[Entries about pictured scenes]
* start *

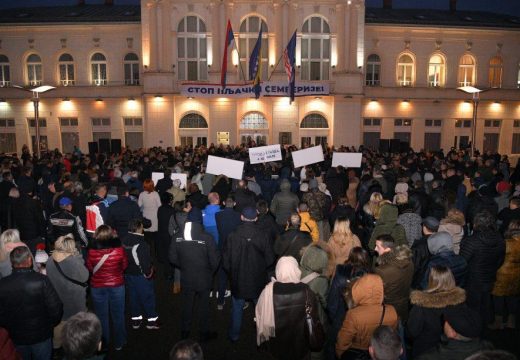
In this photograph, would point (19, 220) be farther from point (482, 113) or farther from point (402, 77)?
point (482, 113)

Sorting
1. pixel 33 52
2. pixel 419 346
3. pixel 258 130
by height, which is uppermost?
pixel 33 52

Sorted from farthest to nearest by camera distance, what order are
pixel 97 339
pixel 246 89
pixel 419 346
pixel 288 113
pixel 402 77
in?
pixel 402 77 < pixel 288 113 < pixel 246 89 < pixel 419 346 < pixel 97 339

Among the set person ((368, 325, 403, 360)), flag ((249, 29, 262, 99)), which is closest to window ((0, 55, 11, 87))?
flag ((249, 29, 262, 99))

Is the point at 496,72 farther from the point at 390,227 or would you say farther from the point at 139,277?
the point at 139,277

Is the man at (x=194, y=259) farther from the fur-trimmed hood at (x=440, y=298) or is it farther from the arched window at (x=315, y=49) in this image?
the arched window at (x=315, y=49)

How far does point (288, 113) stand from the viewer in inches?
1222

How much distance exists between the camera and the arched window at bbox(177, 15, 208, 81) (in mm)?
29672

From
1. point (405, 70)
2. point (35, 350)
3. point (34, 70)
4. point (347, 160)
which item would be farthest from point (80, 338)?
point (34, 70)

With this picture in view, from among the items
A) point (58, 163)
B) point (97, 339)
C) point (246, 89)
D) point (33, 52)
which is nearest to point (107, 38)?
point (33, 52)

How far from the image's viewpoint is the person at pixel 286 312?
194 inches

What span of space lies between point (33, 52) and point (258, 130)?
59.6ft

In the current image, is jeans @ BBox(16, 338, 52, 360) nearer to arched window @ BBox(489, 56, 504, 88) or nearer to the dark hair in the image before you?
the dark hair

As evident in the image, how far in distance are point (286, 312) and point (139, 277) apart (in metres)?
3.09

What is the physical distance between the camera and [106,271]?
6.19 meters
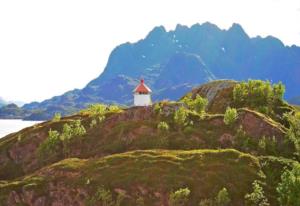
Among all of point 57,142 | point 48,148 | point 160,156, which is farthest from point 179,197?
point 57,142

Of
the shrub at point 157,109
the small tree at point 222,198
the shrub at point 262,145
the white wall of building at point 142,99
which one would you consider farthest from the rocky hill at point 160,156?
the white wall of building at point 142,99

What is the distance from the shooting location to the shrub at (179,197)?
93.4 m

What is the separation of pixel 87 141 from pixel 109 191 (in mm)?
34724

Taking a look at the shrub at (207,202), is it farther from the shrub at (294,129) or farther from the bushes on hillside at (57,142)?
the bushes on hillside at (57,142)

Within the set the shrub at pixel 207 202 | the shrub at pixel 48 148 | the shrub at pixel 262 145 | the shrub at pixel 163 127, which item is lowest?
the shrub at pixel 207 202

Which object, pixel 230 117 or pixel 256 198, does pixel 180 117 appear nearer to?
pixel 230 117

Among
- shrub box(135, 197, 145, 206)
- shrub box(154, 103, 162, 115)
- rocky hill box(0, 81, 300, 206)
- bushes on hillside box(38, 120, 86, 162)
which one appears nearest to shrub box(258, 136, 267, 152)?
rocky hill box(0, 81, 300, 206)

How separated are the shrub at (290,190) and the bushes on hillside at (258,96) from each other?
201ft

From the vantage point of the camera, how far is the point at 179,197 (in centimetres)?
9362

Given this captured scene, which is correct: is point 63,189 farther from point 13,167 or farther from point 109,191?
point 13,167

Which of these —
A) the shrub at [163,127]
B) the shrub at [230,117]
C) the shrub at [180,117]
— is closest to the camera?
the shrub at [230,117]

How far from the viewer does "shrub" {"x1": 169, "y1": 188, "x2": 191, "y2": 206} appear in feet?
306

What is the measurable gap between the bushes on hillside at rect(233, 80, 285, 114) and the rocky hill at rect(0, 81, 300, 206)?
33 centimetres

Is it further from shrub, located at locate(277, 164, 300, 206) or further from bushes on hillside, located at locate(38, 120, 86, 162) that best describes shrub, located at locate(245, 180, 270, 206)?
bushes on hillside, located at locate(38, 120, 86, 162)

* end *

### JOB
Turn everything from the entry beginning "Is it further" down to the last of the entries into a two-column CSV with the headers entry_text and answer, one row per entry. Put each value in a single quoted field and replace any line breaks with spaces.

### ANSWER TO THIS PROBLEM
entry_text,answer
"Is it further from shrub, located at locate(277, 164, 300, 206) or further from bushes on hillside, located at locate(38, 120, 86, 162) that best describes shrub, located at locate(245, 180, 270, 206)?","bushes on hillside, located at locate(38, 120, 86, 162)"